▸ INSTRUCTIONS TO FOLLOW: Gather every line in the rows below that contains the word "further", and copy each of those lines in full.

------

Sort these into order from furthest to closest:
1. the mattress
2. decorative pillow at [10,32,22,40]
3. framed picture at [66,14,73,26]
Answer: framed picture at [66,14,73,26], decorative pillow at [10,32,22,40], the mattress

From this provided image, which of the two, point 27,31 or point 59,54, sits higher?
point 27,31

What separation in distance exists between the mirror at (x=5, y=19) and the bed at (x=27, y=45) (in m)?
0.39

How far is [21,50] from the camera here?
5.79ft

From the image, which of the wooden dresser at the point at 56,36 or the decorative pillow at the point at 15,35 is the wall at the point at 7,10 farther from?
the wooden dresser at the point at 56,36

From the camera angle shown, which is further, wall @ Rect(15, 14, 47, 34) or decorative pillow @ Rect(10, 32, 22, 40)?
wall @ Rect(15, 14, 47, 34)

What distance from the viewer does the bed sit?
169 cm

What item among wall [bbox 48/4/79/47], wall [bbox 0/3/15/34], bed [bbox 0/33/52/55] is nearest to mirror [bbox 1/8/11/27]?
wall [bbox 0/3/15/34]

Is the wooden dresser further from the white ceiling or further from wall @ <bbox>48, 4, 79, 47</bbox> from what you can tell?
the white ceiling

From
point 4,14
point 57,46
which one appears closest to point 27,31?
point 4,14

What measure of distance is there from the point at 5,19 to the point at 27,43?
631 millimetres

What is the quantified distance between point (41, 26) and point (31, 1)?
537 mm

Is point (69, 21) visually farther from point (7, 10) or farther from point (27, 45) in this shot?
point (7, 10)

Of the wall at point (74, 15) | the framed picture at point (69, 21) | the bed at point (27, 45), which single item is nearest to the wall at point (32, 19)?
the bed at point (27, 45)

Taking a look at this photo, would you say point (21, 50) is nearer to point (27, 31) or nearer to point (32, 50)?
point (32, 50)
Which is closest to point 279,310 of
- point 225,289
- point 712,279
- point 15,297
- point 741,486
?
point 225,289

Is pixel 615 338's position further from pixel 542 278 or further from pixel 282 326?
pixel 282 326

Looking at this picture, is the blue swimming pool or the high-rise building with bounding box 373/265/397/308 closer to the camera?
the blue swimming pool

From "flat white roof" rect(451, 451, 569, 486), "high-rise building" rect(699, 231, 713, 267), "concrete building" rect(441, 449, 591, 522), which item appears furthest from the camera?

------

▸ TASK SOLUTION:
From the camera angle shown, which is further, wall @ Rect(15, 14, 47, 34) or decorative pillow @ Rect(10, 32, 22, 40)?
Is the wooden dresser further from the white ceiling or further from wall @ <bbox>48, 4, 79, 47</bbox> from what you can tell?
Is pixel 615 338's position further from pixel 542 278 or further from pixel 282 326?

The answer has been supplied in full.